Hohe Mortalität bei blander Anamnese
Der abrupte Wechsel vom Bürosessel auf die Piste stellt also besonders für untrainierte Urlauber ein erhöhtes Gefahrenpotential dar. “Die Tiroler Alpen werden jedes Jahr von Millionen Wintertouristen besucht. Obwohl der Wintersport als relativ ungefährlich gilt, sind 40 Prozent der Todesfälle während des alpinen Winterurlaubs auf einen plötzlichen Herzinfarkt zurückzuführen“, unterstreicht Studienautor Metzler die Relevanz der Ergebnisse vor dem Hintergrund weitgehend fehlender prospektiver Daten in diesem Zusammenhang. Laut seiner Studie traten im Durchschnitt die Herzinfarkte auf einer Seehöhe von 1350 Meter ein. Aus vorangegangenen Studien ist bekannt, dass große Höhen und niedrige Temperaturen relevante Einflussfaktoren darstellen. Die neuen Daten zeigen die hohe Mortalität von Myokardinfakten auf der Piste und beweisen, dass es auch Wintersportler mit blander Anamnese trifft.
Herz am Limit
Der Sauerstoffanteil in der Luft ist in höheren Lagen geringer, die niedrigen Temperaturen bewirken durch periphere Gefäßverengung eine erhöhte Vor- und Nachlast des Herzens. Bei Kälte ist mit einer verstärkten Diurese zu rechnen, die durch Alkoholkonsum noch gefördert wird. Die hypoxische Hyperventilation und das Schwitzen während der ungewohnten körperlichen Betätigung führen zu einer zusätzlichen Eindickung des Blutes. Das Herz muss unter diesen ungünstigen Bedingungen mehr leisten, um den Organismus versorgen zu können. Gleichzeitig wird der Herzmuskel nur mangelhaft mit Sauerstoff versorgt.
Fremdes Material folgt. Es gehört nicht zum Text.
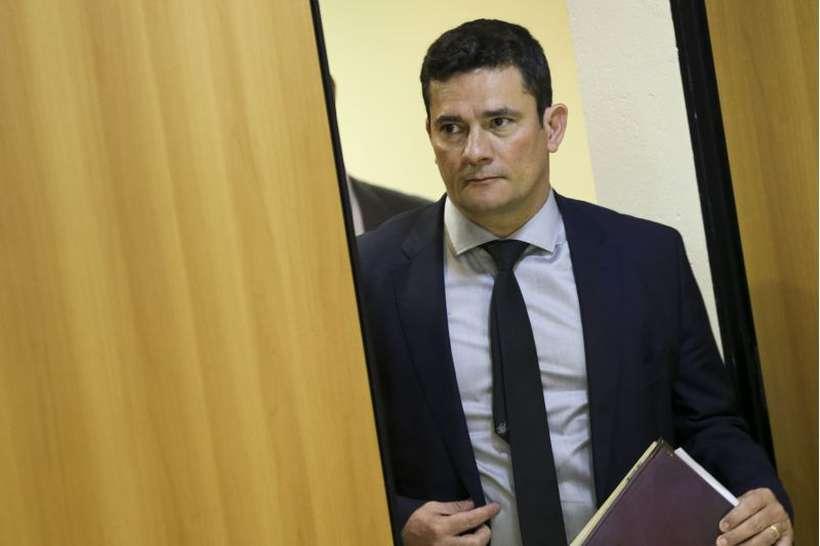 Moro pede abertura de investigação contra o presidente da OAB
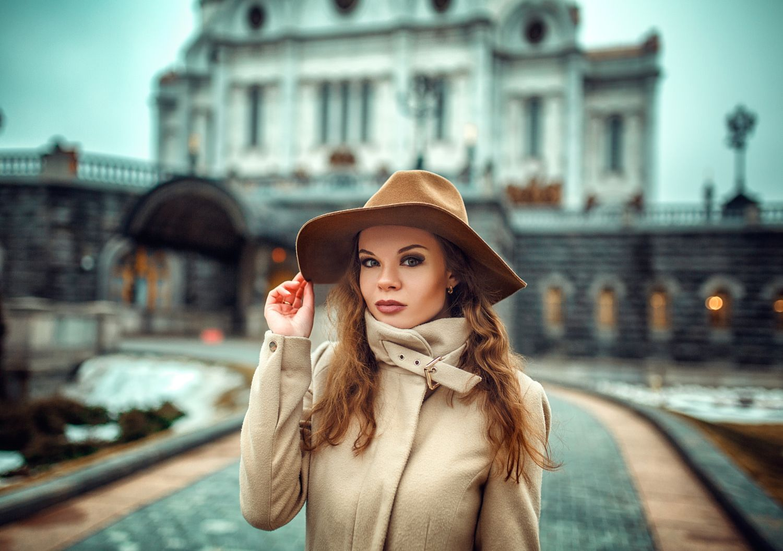 Liza by Hakan Erenler on 500px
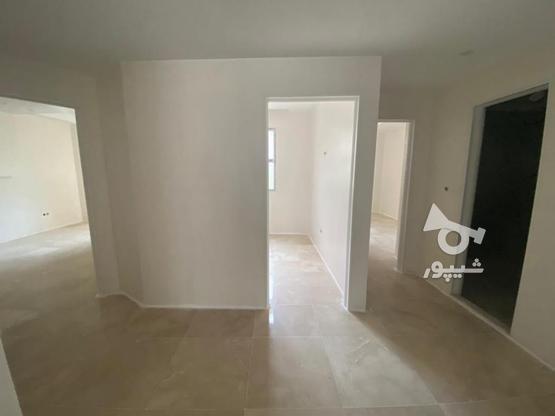فروش آپارتمان 162 متر در هروی در گروه خرید و فروش املاک در تهران در شیپور-عکس6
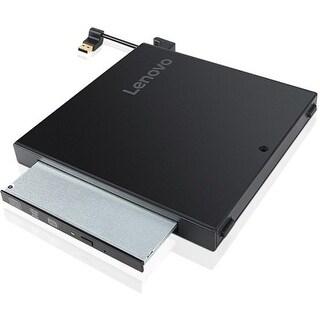 Lenovo ThinkCentre Tiny IV DVD Burner Kit 4XA0N06917 Tiny DVD Burner Kit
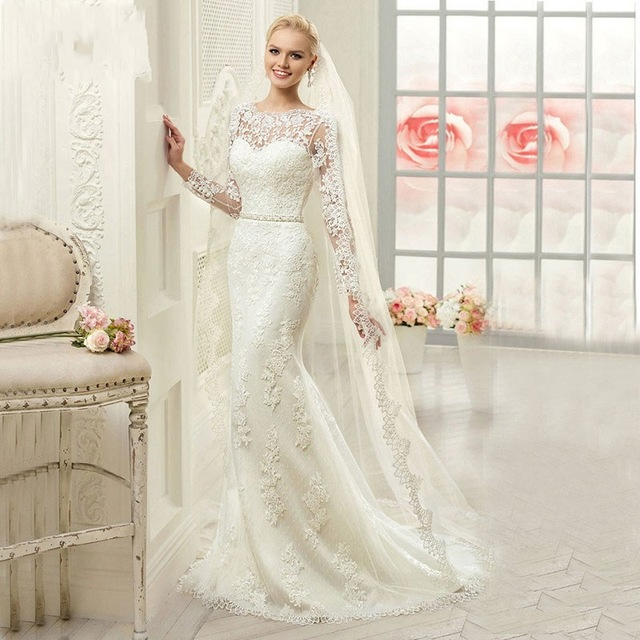 ivory scoop neck trumpet vestido re novia marriage gowns formal wedding dress full sleeves new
„Dass der Großteil der Herzinfarkte in einer frühen Urlaubsphase passierte, weist auf einen ursächlichen Zusammenhang mit mangelnder körperlicher Leistungsfähigkeit, Berghöhe und niedrigen Temperaturen hin“, betont Metzler und empfiehlt als präventive Maßnahme zur Senkung des Infarkt-Risikos regelmäßige körperliche Aktivität und eine allmähliche Steigerung der sportlichen Betätigung am Urlaubsort. Wer also zu einer Risikogruppe gehört oder wenig bis gar keinen Sport betreibt, sollte das Skivergnügen in den ersten Urlaubstagen langsam angehen lassen.